Choosing an entree from the many appealing options was challenging. Walhill Farm raises Black Angus cattle, Berkshire pigs, chickens and other animals sustainably, free from antibiotics and fed with crops from the farm’s acres of pasture. They even have a butcher shop on premises, where they prepare most of their cuts. We settled on the Walhill Pork Chop (Gladding describes pork as the “state meat of Indiana”) for $24. Served alongside a pile of my now-favorite braised cabbage, the boneless pork chop was superb. Gladding’s grill cook, an 18-year-old Indiana native, cooked it absolutely perfectly. Each pear butter-smothered bite was so tender, and the tiniest bit of fat on the edges melted in my mouth.

We also enjoyed the Gnocchi and Rabbit ($24), a stew-like combination of potato dumplings, rabbit meat, carrots, Brussels sprouts and mushrooms. The sauce was thick, salty and bursting with herby flavor (almost overwhelmingly so) and the little dumplings just screamed “home.” The rabbit meat, though sparse, was tender and flavorful.
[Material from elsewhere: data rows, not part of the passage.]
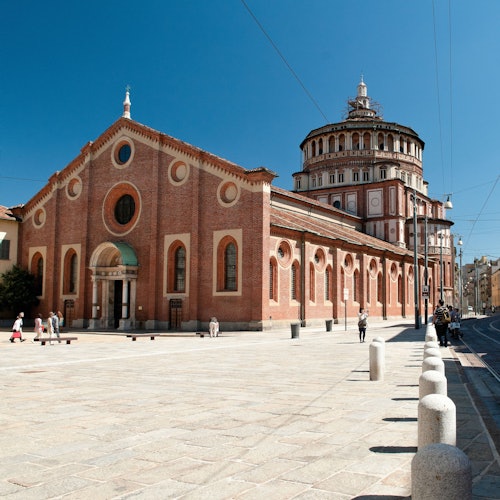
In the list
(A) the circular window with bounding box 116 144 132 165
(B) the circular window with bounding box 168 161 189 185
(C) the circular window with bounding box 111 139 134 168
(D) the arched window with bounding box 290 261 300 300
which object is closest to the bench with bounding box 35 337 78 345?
(B) the circular window with bounding box 168 161 189 185

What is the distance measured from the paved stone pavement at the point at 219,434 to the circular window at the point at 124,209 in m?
26.3

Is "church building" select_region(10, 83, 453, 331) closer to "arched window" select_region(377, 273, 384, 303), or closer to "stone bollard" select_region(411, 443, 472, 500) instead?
"arched window" select_region(377, 273, 384, 303)

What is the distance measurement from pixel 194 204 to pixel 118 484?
30.4 metres

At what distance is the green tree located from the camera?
40.7m

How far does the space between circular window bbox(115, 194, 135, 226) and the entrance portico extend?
2206mm

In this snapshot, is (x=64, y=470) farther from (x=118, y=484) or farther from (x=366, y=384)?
(x=366, y=384)

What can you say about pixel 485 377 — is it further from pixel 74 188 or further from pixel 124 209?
pixel 74 188

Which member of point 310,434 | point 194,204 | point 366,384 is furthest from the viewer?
point 194,204

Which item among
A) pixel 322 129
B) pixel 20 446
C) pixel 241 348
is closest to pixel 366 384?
pixel 20 446

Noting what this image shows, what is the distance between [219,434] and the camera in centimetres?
673

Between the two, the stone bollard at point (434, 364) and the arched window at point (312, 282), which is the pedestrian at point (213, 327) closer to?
the arched window at point (312, 282)

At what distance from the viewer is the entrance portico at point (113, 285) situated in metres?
36.4

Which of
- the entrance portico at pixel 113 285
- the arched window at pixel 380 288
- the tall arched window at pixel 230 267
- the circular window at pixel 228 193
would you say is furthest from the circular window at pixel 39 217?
the arched window at pixel 380 288

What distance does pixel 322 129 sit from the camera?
209 ft
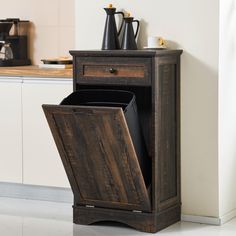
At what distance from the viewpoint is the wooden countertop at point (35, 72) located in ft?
15.6

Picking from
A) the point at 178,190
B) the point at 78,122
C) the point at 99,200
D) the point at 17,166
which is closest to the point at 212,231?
the point at 178,190

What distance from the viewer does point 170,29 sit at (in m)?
4.39

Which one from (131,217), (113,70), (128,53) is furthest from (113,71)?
(131,217)

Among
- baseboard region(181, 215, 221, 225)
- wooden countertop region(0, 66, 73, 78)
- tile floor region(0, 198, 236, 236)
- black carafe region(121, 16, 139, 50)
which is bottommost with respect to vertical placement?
tile floor region(0, 198, 236, 236)

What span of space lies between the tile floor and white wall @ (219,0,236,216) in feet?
0.70

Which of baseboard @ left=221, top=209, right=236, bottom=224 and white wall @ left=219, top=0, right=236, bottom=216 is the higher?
white wall @ left=219, top=0, right=236, bottom=216

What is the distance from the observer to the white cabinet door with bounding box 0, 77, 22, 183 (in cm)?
498

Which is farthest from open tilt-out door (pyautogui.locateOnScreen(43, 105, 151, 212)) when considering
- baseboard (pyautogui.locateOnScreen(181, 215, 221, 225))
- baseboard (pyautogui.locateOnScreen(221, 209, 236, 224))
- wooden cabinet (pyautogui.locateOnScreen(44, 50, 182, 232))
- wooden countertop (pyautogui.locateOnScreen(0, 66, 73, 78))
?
wooden countertop (pyautogui.locateOnScreen(0, 66, 73, 78))

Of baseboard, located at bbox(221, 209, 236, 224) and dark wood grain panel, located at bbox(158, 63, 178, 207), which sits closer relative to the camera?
dark wood grain panel, located at bbox(158, 63, 178, 207)

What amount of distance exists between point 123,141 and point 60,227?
72 cm

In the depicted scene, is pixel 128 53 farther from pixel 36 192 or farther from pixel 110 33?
pixel 36 192

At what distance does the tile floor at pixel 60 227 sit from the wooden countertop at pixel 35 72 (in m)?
0.84

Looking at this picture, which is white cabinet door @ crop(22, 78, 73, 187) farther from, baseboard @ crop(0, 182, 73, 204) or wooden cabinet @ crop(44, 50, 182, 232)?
wooden cabinet @ crop(44, 50, 182, 232)

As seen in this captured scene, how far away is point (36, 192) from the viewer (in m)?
5.05
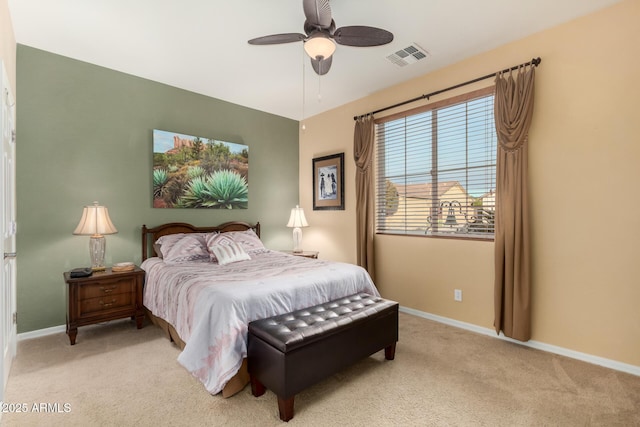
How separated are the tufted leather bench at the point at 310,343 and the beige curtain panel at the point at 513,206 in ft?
4.06

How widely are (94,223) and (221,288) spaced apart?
179 centimetres

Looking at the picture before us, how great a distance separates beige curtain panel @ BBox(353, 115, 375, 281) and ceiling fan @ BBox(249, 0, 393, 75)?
77.9 inches

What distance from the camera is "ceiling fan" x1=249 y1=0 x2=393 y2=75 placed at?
2.06 m

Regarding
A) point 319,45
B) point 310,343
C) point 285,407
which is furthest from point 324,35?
point 285,407

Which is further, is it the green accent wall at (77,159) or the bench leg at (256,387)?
the green accent wall at (77,159)

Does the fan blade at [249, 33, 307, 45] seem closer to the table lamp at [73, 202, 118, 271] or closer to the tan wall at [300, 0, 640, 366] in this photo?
the tan wall at [300, 0, 640, 366]

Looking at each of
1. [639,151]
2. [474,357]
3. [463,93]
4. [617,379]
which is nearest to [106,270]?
[474,357]

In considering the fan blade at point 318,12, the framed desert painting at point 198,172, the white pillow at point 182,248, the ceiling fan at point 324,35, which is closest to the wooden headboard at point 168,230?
the white pillow at point 182,248

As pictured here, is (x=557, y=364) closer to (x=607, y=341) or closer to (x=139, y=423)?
(x=607, y=341)

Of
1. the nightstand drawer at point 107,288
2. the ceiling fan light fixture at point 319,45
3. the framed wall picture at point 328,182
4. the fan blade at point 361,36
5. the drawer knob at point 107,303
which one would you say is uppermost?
the fan blade at point 361,36

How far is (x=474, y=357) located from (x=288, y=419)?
1734 mm

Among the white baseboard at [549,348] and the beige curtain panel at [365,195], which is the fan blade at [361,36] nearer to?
the beige curtain panel at [365,195]

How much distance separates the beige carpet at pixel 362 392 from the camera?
6.30 feet

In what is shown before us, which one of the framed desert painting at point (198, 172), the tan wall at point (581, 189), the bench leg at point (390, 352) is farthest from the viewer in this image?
the framed desert painting at point (198, 172)
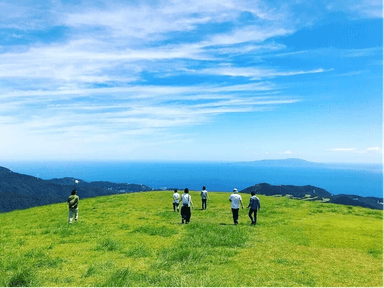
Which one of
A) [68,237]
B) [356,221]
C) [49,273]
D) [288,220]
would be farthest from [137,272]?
[356,221]

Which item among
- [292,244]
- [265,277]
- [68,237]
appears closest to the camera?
[265,277]

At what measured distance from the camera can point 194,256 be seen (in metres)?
14.1

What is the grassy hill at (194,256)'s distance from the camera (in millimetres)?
11445

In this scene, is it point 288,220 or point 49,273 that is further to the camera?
point 288,220

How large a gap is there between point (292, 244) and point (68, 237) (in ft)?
50.7

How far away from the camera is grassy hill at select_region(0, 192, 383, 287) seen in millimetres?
11445

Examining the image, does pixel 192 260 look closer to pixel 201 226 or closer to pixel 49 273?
pixel 49 273

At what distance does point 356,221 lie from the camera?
26734mm

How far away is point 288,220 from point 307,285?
1607cm

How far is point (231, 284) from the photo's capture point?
1094 cm

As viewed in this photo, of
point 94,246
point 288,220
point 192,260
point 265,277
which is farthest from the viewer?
point 288,220

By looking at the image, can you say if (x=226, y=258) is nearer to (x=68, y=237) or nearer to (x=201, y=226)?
(x=201, y=226)

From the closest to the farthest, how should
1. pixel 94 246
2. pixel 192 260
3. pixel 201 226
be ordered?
pixel 192 260 < pixel 94 246 < pixel 201 226

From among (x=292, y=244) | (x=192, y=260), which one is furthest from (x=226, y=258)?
(x=292, y=244)
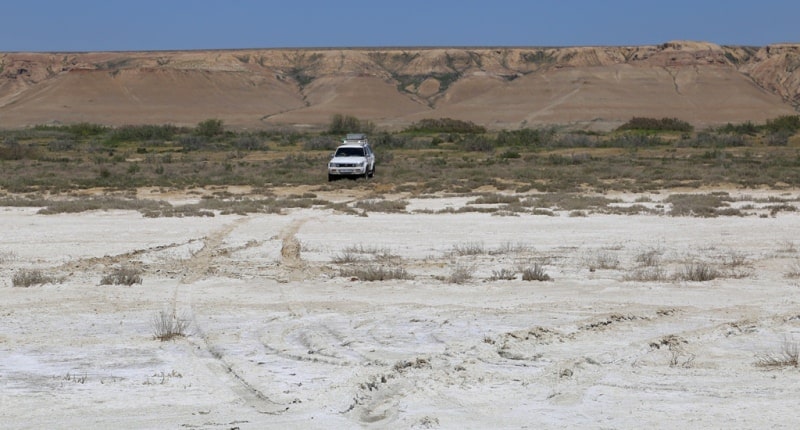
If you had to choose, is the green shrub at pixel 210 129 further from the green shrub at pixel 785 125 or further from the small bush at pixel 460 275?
the small bush at pixel 460 275

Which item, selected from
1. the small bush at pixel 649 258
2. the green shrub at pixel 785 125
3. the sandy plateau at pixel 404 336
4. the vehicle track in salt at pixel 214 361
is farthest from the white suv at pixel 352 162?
the green shrub at pixel 785 125

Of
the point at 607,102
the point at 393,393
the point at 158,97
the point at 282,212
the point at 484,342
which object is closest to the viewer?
the point at 393,393

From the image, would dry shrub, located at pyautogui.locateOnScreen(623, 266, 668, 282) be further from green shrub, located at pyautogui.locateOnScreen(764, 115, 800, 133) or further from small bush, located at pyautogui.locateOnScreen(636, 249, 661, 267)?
green shrub, located at pyautogui.locateOnScreen(764, 115, 800, 133)

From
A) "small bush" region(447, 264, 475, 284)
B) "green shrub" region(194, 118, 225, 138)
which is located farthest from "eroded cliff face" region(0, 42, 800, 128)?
"small bush" region(447, 264, 475, 284)

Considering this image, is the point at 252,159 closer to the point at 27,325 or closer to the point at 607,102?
the point at 27,325

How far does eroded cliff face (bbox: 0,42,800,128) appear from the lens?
12962cm

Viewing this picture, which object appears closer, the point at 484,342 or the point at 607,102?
the point at 484,342

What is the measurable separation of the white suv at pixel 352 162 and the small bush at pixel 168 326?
25832mm

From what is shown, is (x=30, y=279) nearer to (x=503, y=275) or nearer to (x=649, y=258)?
(x=503, y=275)

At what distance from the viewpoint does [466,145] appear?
63875 millimetres

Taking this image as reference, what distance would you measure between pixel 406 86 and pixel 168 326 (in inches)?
6309

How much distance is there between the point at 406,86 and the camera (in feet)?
555

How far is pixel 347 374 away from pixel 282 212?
17.3m

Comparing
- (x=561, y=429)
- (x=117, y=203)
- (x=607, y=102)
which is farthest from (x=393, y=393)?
(x=607, y=102)
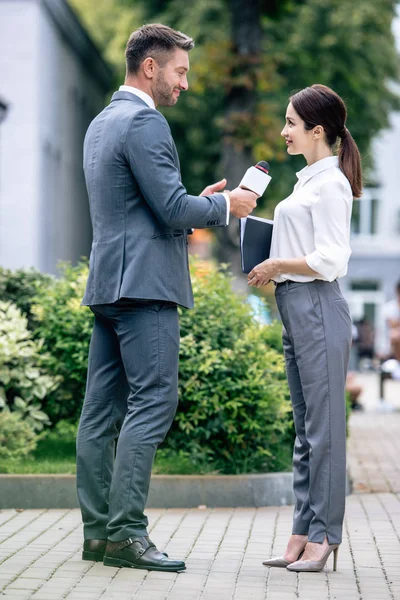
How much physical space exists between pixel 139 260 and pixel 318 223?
2.46 ft

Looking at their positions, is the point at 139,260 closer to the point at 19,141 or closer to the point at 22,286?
the point at 22,286

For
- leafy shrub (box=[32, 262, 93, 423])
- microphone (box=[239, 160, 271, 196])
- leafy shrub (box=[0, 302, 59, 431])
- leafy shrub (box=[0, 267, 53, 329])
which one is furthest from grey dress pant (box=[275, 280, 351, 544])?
leafy shrub (box=[0, 267, 53, 329])

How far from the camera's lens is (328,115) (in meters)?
5.11

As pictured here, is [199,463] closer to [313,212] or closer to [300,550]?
[300,550]

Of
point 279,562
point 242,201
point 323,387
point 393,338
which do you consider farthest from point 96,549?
point 393,338

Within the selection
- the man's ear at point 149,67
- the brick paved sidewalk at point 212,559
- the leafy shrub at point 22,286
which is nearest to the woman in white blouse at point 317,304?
the brick paved sidewalk at point 212,559

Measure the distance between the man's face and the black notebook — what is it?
62 centimetres

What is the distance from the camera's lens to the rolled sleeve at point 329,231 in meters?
4.93

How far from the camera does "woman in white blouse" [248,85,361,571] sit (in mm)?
4988

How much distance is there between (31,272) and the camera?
8.70 meters

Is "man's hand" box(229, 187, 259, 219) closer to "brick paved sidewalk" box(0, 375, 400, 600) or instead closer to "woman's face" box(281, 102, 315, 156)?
"woman's face" box(281, 102, 315, 156)

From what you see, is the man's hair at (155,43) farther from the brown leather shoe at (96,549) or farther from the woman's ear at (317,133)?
the brown leather shoe at (96,549)

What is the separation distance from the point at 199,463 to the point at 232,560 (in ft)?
6.46

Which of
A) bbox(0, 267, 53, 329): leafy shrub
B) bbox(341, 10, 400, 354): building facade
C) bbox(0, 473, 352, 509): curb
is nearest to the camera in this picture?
bbox(0, 473, 352, 509): curb
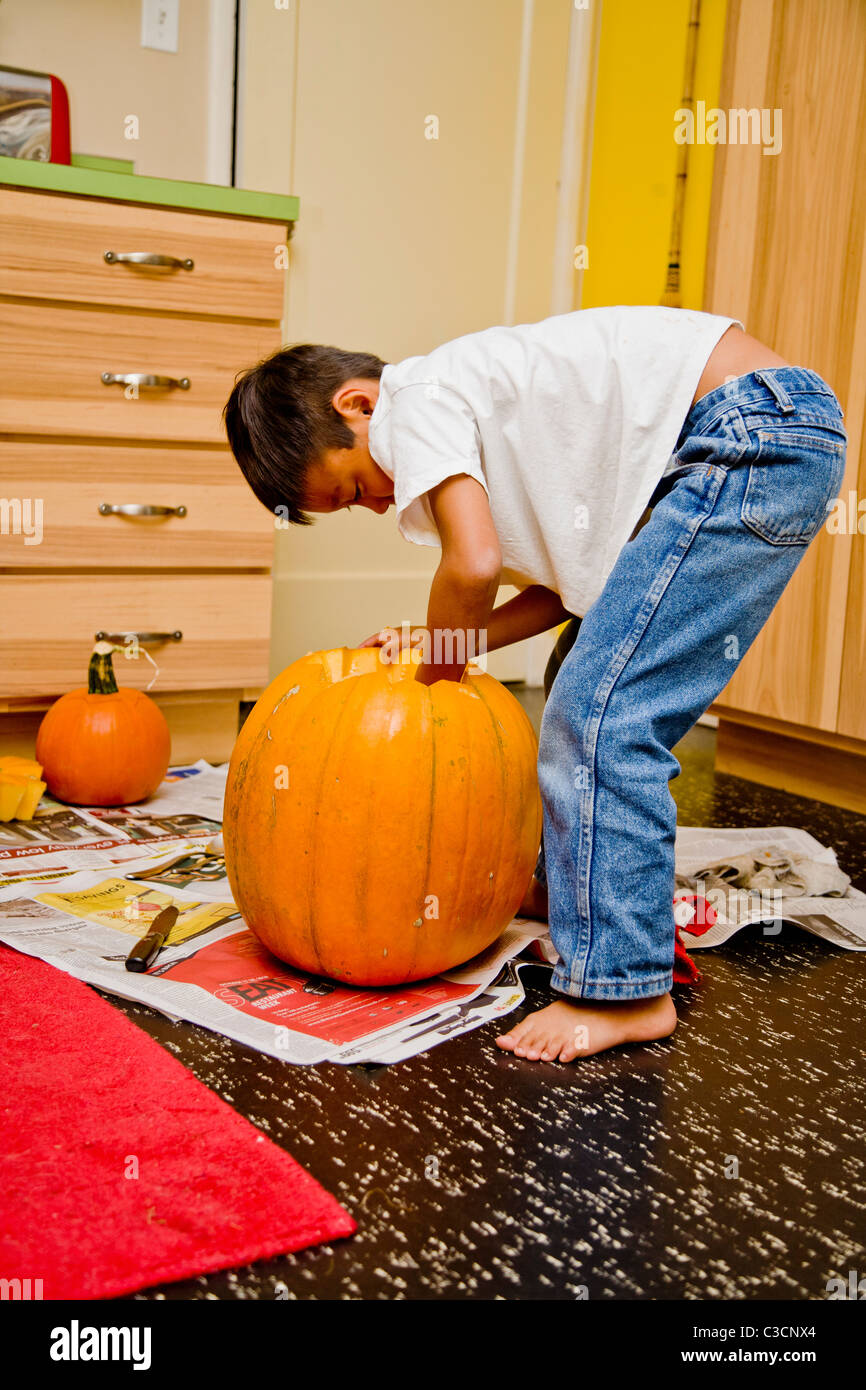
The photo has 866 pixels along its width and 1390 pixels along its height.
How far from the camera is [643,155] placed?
2.65 metres

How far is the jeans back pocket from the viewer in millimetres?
968

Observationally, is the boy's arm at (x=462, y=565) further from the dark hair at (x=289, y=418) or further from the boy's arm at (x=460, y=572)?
the dark hair at (x=289, y=418)

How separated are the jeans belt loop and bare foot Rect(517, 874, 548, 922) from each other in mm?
565

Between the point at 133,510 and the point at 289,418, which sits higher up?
the point at 289,418

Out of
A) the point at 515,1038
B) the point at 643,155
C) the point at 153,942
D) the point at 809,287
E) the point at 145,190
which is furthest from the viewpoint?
the point at 643,155

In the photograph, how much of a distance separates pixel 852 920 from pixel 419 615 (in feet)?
5.36

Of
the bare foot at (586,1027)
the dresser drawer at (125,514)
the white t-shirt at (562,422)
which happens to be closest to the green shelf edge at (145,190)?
the dresser drawer at (125,514)

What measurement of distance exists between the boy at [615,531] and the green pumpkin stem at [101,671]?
741 millimetres

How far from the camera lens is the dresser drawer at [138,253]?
5.49 ft

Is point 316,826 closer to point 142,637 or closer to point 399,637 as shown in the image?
point 399,637

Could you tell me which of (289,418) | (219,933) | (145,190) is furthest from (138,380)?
(219,933)

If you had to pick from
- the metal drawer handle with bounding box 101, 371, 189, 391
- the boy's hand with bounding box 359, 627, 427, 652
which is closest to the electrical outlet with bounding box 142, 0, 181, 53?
the metal drawer handle with bounding box 101, 371, 189, 391

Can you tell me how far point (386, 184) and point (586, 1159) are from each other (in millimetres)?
2285
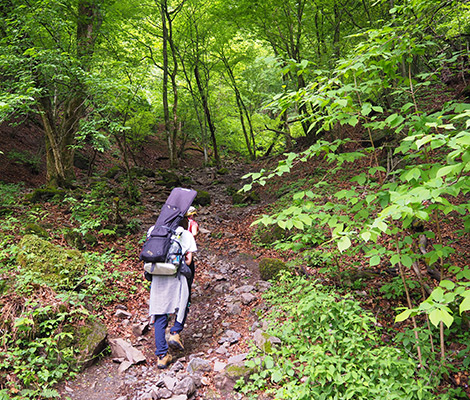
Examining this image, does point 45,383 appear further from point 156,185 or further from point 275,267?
point 156,185

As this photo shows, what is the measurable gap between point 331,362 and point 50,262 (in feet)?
16.0

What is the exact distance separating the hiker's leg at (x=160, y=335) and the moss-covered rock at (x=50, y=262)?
6.39 ft

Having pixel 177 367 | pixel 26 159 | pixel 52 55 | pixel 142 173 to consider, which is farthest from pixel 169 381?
pixel 26 159

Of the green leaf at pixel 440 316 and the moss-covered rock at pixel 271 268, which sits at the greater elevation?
the green leaf at pixel 440 316

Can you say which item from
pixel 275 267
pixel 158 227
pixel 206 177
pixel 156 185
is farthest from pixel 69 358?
pixel 206 177

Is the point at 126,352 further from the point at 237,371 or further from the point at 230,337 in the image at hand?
the point at 237,371

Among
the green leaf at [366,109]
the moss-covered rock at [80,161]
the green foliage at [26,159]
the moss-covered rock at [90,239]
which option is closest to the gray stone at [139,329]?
the moss-covered rock at [90,239]

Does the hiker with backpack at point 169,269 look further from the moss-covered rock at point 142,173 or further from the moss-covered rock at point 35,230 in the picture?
the moss-covered rock at point 142,173

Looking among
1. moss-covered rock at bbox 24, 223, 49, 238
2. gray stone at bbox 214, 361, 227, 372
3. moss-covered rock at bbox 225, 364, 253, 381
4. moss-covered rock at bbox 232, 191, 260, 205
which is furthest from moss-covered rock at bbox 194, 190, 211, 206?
moss-covered rock at bbox 225, 364, 253, 381

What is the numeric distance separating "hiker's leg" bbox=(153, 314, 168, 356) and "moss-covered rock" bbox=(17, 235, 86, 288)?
6.39ft

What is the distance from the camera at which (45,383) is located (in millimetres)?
3377

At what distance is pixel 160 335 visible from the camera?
3.97 metres

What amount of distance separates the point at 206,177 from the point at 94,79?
10.3m

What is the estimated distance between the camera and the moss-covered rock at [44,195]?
8547 mm
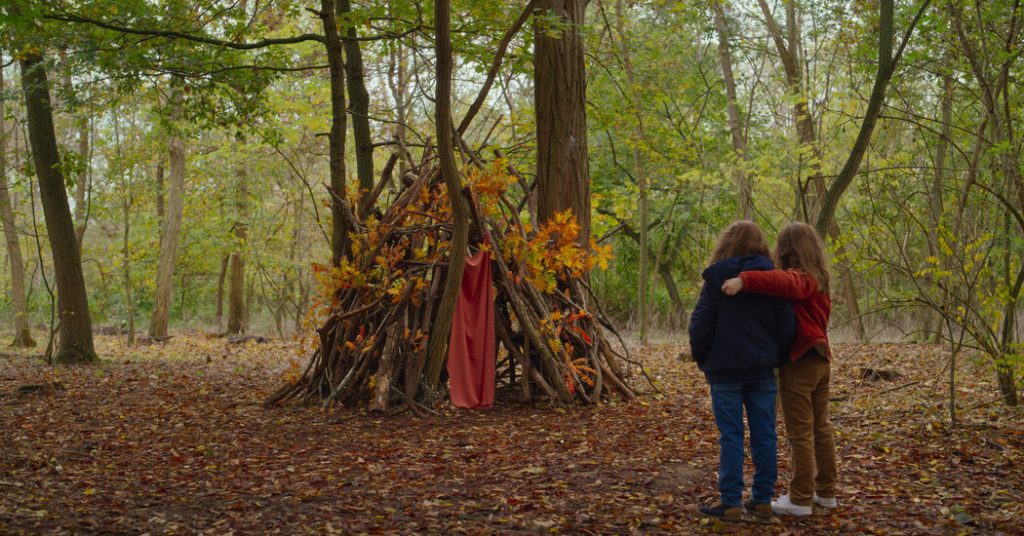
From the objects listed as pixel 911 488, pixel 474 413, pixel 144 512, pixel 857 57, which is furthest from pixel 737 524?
pixel 857 57

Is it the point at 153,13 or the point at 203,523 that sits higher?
the point at 153,13

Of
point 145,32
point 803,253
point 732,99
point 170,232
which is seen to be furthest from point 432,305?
point 170,232

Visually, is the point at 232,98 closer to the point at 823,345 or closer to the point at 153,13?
the point at 153,13

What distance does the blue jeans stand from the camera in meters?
3.47

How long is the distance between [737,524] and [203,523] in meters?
2.27

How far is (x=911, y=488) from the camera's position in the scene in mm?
4023

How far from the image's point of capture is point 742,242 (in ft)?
11.7

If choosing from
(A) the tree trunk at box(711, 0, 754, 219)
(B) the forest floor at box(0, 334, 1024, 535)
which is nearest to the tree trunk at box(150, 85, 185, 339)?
(B) the forest floor at box(0, 334, 1024, 535)

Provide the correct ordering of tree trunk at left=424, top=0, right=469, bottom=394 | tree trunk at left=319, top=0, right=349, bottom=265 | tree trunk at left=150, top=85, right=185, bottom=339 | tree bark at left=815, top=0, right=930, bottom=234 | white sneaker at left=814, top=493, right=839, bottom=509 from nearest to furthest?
white sneaker at left=814, top=493, right=839, bottom=509 → tree bark at left=815, top=0, right=930, bottom=234 → tree trunk at left=424, top=0, right=469, bottom=394 → tree trunk at left=319, top=0, right=349, bottom=265 → tree trunk at left=150, top=85, right=185, bottom=339

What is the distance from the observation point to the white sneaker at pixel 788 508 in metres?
3.54

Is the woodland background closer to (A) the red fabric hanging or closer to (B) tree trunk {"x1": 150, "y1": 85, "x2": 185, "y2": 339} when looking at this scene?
(B) tree trunk {"x1": 150, "y1": 85, "x2": 185, "y2": 339}

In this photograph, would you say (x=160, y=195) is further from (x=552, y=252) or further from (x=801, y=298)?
(x=801, y=298)

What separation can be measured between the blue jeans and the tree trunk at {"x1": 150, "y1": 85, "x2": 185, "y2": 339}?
1369 cm

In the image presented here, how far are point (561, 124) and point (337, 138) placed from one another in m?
1.97
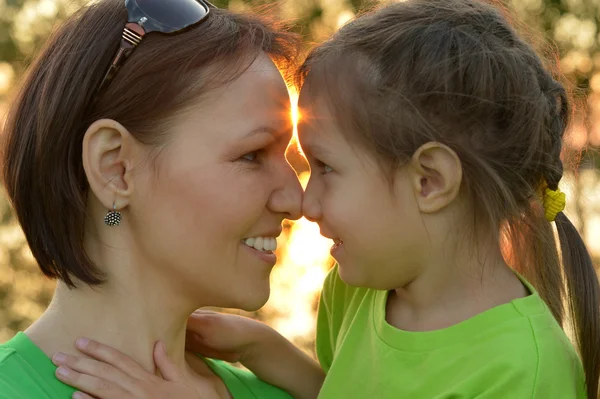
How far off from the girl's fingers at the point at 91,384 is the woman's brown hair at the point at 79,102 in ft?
0.87

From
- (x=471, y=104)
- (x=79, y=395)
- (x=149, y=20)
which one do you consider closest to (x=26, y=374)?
(x=79, y=395)

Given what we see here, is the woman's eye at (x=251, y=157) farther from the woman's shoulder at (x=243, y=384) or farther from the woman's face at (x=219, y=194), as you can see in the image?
the woman's shoulder at (x=243, y=384)

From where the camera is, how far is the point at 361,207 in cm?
252

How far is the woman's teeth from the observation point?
8.20 ft

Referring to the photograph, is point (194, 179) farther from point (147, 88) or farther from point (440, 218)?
point (440, 218)

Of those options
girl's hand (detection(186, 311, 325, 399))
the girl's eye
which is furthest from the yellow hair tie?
girl's hand (detection(186, 311, 325, 399))

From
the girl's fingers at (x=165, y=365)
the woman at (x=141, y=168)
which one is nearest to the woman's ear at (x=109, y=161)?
the woman at (x=141, y=168)

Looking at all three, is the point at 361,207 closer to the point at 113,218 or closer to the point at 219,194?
the point at 219,194

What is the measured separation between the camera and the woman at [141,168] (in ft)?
7.57

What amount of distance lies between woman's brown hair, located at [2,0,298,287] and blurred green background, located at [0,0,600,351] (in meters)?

Though not as intoxicating as the pork chop, the dish provided a filling, tasty option for a chilly night.

Our meal was accompanied by selections from The Restaurant’s cocktail menu, all under $7. Though our two first choices were unremarkable, it is worth mentioning that “Butterbeer” was one of the options. To avoid over exciting Happy Potter fans, it is important to relay the unbearable sweetness of this drink, a combination of butterscotch schnapps, cream soda and vodka. It stood untouched on our table after the first sip.

Though dessert was hardly necessary, Walhill’s version of a s’more ($5) looked too interesting to pass up. Unfortunately, the graham cracker crust that served as the foundation for the layered dessert was thick, very difficult to cut and not particularly tasty. The housemade marshmallow was toasted and yummy, but the chocolate in between was smeared on like a spread and not at all reminiscent of the melty sandwiches from my childhood.

Dessert missteps aside, we found ourselves giddy and satisfied after our time at Walhill Farm. The food is unquestionably worth the drive (about 45 minutes each way from downtown Cincinnati) and there is something about driving through dark cornfields on a Friday night that feels adventurous and brave and not the slightest bit ordinary.


Go: 857 Six Pine Ranch Road, Batesville, Ind.

Call: 812-934-2600
Hours: 11 a.m.-9 p.m. Tuesday-Thursday; 11 a.m.-10 p.m. Friday-Saturday; 10 a.m.-2 p.m. Sunday.